[[ Stored data, beginning ]]
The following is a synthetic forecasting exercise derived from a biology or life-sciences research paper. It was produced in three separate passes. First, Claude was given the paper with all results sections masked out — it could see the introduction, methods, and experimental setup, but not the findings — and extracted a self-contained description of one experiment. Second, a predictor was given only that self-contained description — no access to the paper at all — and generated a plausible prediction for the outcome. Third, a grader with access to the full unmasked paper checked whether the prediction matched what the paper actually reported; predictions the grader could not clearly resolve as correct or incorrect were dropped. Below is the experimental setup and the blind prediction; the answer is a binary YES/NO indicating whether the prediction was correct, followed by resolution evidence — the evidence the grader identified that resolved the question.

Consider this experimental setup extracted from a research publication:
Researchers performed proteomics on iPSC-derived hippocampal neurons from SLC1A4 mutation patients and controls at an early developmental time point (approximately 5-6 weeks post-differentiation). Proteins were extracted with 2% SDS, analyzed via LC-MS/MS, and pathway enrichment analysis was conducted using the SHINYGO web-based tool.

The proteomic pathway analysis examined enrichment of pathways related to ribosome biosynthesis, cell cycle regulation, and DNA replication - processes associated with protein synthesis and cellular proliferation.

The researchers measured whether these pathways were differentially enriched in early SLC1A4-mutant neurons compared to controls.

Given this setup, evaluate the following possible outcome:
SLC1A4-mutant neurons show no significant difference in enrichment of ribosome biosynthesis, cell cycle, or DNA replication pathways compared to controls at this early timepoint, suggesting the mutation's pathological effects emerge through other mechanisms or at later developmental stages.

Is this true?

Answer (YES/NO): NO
[[ Stored data, end ]]
▶ **Work task**:
All the records, from the first line to the last: repeat them exactly.

▶ **Task result**:
The following is a synthetic forecasting exercise derived from a biology or life-sciences research paper. It was produced in three separate passes. First, Claude was given the paper with all results sections masked out — it could see the introduction, methods, and experimental setup, but not the findings — and extracted a self-contained description of one experiment. Second, a predictor was given only that self-contained description — no access to the paper at all — and generated a plausible prediction for the outcome. Third, a grader with access to the full unmasked paper checked whether the prediction matched what the paper actually reported; predictions the grader could not clearly resolve as correct or incorrect were dropped. Below is the experimental setup and the blind prediction; the answer is a binary YES/NO indicating whether the prediction was correct, followed by resolution evidence — the evidence the grader identified that resolved the question.

Consider this experimental setup extracted from a research publication:
Researchers performed proteomics on iPSC-derived hippocampal neurons from SLC1A4 mutation patients and controls at an early developmental time point (approximately 5-6 weeks post-differentiation). Proteins were extracted with 2% SDS, analyzed via LC-MS/MS, and pathway enrichment analysis was conducted using the SHINYGO web-based tool.

The proteomic pathway analysis examined enrichment of pathways related to ribosome biosynthesis, cell cycle regulation, and DNA replication - processes associated with protein synthesis and cellular proliferation.

The researchers measured whether these pathways were differentially enriched in early SLC1A4-mutant neurons compared to controls.

Given this setup, evaluate the following possible outcome:
SLC1A4-mutant neurons show no significant difference in enrichment of ribosome biosynthesis, cell cycle, or DNA replication pathways compared to controls at this early timepoint, suggesting the mutation's pathological effects emerge through other mechanisms or at later developmental stages.

Is this true?

Answer (YES/NO): NO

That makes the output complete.